Are I Bonds a Good Investment?

Right now, I bonds are better than most CDs and even some riskier investments. The question is, will the return stay as high as they are right now? The answer is probably no because inflation can't go on this way forever.

So are they a good investment? They can be if you want to add a conservative investment to your portfolio. It can be a great addition to any portfolio if you don't need the money in less than one year.

When Do I Bonds Mature?

I bonds maturity is 30 years. However, this doesn't mean you can't cash them in for 30 years. You must wait 12 months to cash your bonds in, and if you cash them in before five years, you'll pay the penalty, but you can cash them in sooner. If you wait at least five years, you can cash them in without paying the penalty.

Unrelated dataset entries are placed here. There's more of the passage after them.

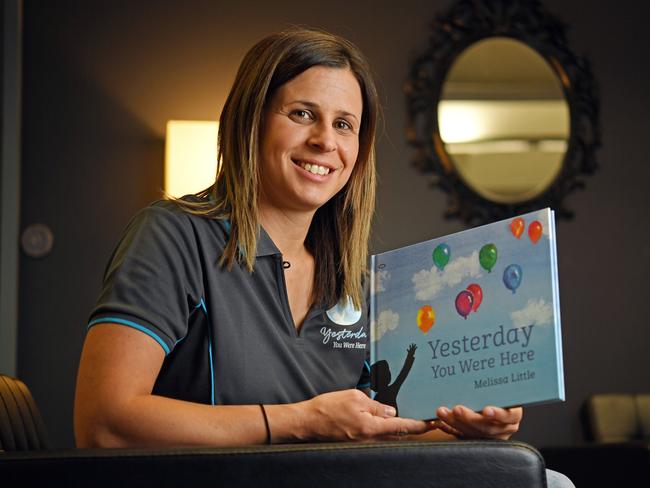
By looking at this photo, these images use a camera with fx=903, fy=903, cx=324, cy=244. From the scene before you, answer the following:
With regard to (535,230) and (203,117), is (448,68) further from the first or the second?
(535,230)

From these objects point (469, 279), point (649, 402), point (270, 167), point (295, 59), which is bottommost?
point (649, 402)

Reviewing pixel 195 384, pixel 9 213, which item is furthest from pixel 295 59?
pixel 9 213

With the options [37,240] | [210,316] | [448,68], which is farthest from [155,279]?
[448,68]

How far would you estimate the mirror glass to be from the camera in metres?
4.49

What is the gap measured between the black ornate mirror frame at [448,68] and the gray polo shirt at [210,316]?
283cm

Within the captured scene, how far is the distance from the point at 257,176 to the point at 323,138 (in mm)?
146

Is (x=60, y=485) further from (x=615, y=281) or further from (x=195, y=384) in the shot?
(x=615, y=281)

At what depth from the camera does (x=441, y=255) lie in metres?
1.34

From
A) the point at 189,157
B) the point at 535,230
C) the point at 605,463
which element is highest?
the point at 189,157

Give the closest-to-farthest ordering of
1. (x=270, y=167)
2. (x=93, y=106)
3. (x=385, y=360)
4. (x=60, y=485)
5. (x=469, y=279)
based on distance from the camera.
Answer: (x=60, y=485) < (x=469, y=279) < (x=385, y=360) < (x=270, y=167) < (x=93, y=106)

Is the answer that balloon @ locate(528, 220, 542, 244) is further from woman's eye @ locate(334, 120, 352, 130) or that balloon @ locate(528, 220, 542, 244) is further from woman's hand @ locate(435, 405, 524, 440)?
woman's eye @ locate(334, 120, 352, 130)

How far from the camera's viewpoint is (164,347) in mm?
1383

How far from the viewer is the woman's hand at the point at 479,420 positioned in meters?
1.25

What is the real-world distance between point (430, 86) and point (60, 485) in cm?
374
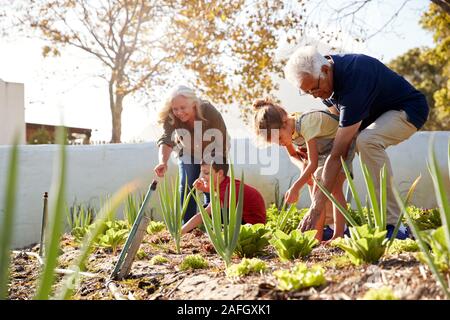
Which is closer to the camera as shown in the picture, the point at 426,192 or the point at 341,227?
the point at 341,227

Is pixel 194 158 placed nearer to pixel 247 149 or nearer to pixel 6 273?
pixel 247 149

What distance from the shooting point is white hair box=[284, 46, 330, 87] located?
2.41 m

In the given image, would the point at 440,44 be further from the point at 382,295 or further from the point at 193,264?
the point at 382,295

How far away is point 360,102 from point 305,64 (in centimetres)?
31

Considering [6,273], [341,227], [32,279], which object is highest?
[6,273]

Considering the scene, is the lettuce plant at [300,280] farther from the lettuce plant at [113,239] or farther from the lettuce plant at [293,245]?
the lettuce plant at [113,239]

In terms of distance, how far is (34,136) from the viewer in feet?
Answer: 42.0

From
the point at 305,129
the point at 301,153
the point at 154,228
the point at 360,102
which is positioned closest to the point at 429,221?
the point at 301,153

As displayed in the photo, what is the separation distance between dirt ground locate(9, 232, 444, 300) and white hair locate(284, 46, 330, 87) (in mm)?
797

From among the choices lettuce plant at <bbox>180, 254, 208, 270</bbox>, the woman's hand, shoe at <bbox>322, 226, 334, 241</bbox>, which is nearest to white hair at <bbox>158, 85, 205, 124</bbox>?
the woman's hand

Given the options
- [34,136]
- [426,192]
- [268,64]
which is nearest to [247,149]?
[426,192]

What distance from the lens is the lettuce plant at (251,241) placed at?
2.10 meters

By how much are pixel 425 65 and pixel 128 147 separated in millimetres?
16375

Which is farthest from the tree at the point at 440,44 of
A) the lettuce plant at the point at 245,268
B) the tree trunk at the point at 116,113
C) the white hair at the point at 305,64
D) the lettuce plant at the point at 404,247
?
the lettuce plant at the point at 245,268
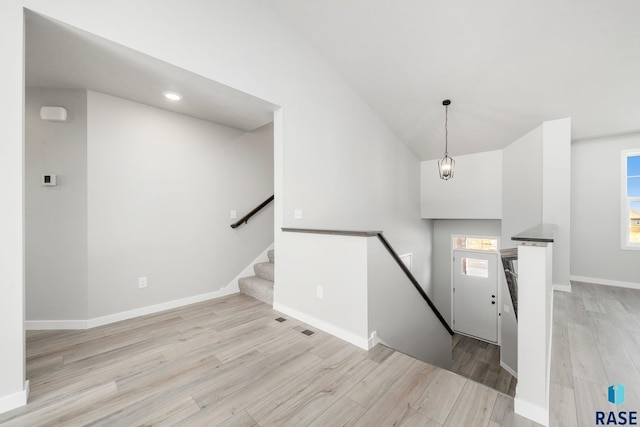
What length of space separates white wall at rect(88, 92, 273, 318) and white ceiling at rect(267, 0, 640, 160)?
1.96 m

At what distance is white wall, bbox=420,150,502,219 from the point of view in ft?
17.1

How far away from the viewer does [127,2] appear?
205 centimetres

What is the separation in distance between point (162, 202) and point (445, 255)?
633 cm

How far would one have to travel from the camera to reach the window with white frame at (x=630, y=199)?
3.88 metres

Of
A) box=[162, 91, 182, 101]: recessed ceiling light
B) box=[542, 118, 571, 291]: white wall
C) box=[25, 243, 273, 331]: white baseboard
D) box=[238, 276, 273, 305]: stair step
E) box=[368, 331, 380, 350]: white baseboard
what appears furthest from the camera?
box=[542, 118, 571, 291]: white wall

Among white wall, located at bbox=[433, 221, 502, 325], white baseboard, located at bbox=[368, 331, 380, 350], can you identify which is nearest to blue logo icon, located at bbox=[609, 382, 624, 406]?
white baseboard, located at bbox=[368, 331, 380, 350]

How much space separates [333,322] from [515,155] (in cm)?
452

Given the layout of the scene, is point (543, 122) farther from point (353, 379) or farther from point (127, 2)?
point (127, 2)

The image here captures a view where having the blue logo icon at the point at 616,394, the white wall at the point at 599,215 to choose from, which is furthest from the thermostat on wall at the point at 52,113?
the white wall at the point at 599,215

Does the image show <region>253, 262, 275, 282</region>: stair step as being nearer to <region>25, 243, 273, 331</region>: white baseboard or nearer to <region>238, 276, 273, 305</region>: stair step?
<region>238, 276, 273, 305</region>: stair step

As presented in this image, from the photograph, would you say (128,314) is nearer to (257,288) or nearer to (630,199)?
(257,288)

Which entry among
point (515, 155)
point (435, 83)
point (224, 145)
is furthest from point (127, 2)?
point (515, 155)

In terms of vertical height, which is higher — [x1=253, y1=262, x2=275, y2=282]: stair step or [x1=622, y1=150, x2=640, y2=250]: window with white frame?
[x1=622, y1=150, x2=640, y2=250]: window with white frame

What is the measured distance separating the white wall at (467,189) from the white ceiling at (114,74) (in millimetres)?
4410
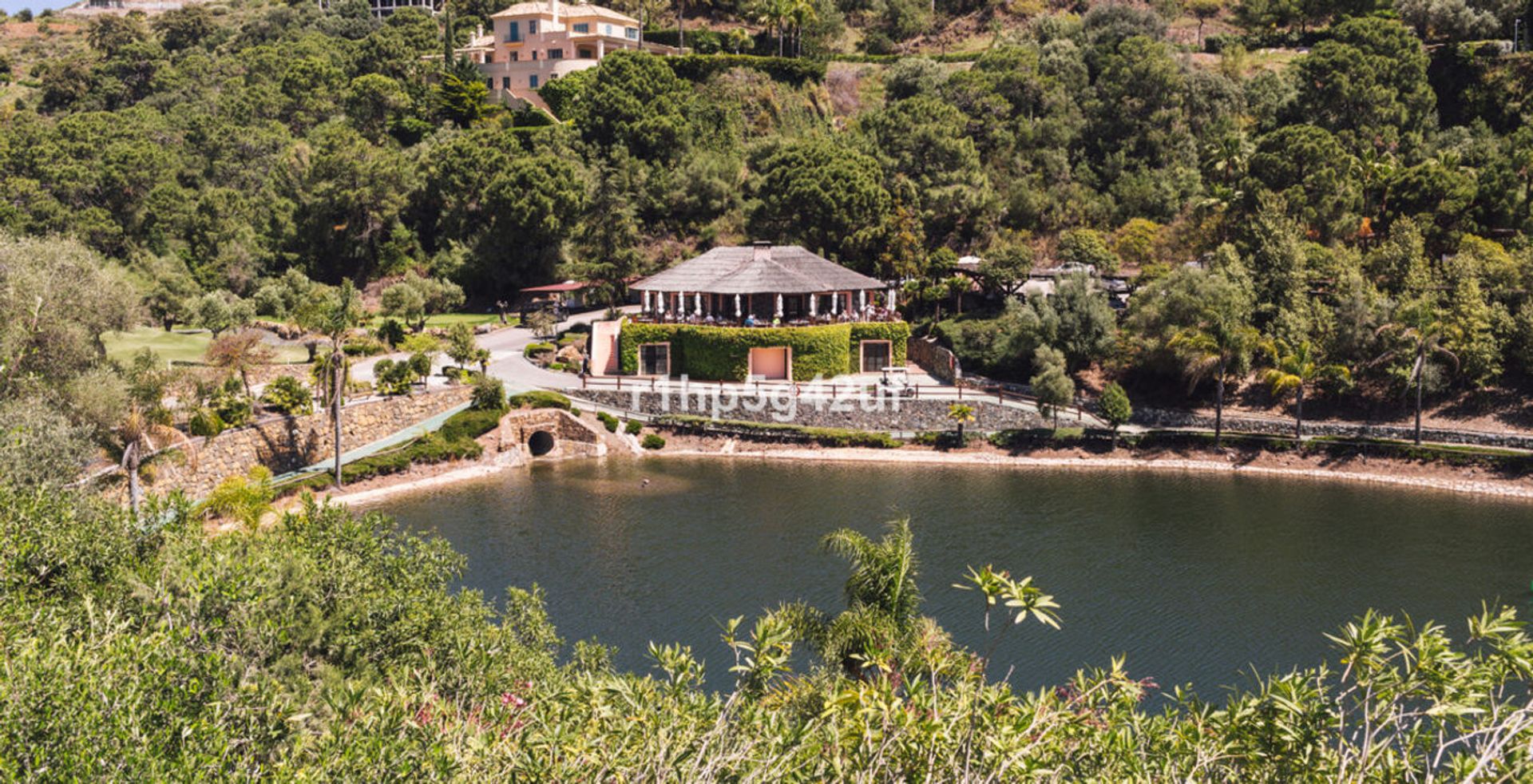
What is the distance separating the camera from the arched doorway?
52.2 meters

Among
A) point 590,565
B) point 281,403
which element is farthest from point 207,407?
point 590,565

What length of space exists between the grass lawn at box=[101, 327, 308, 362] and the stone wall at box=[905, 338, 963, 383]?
31.3 m

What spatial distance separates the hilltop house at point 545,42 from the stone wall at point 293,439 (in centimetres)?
4641

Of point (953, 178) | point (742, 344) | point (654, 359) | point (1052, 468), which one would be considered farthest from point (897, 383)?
point (953, 178)

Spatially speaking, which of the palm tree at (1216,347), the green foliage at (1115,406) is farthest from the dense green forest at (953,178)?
the green foliage at (1115,406)

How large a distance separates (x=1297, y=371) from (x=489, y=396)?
35004 mm

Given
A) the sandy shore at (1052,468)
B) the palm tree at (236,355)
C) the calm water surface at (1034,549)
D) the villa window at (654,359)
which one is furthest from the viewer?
the villa window at (654,359)

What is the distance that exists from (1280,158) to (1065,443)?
2230cm

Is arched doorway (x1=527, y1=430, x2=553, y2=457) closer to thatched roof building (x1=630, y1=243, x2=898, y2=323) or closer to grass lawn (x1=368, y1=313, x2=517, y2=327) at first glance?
thatched roof building (x1=630, y1=243, x2=898, y2=323)

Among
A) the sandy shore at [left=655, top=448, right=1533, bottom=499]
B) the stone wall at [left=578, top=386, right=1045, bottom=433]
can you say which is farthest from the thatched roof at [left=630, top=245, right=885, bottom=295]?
the sandy shore at [left=655, top=448, right=1533, bottom=499]

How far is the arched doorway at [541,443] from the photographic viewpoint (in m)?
52.2

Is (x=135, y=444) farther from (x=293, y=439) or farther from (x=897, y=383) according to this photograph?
(x=897, y=383)

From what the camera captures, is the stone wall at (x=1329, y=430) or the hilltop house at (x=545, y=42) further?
the hilltop house at (x=545, y=42)

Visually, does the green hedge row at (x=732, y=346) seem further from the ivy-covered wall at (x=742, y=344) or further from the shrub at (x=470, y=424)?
the shrub at (x=470, y=424)
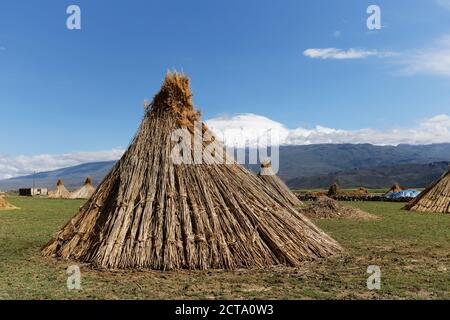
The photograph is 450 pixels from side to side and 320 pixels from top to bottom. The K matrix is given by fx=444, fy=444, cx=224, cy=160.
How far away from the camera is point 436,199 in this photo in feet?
86.0

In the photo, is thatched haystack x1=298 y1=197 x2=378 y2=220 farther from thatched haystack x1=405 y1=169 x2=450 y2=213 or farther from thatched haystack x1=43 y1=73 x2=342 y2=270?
thatched haystack x1=43 y1=73 x2=342 y2=270

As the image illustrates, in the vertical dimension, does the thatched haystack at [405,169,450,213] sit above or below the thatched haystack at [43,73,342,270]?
below

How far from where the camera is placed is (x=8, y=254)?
1093cm

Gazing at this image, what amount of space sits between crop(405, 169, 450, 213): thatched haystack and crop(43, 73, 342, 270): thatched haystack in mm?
17503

Can You Lose Money on I Bonds?

I bonds are a unique investment because you can't lose money investing in them. The U.S. government guarantees them. So you might not always earn the high-interest rates they pay now, but you won't lose money investing in them.

Can Everyone Buy I Series Bonds?

To buy I bonds, you must be at least 18 years old, a U.S. citizen, and a U.S. resident. However, adults can buy I bonds for kids as gifts so that children can own I bonds.

Should I Buy I Bonds: The Bottom Line

Now that you know the answer to 'what are I bonds,' you can invest in this conservative and inflation-protected investment. They can be a great addition to a risky portfolio, offsetting the risks inflation cause and allowing you to have a guaranteed return on your investment.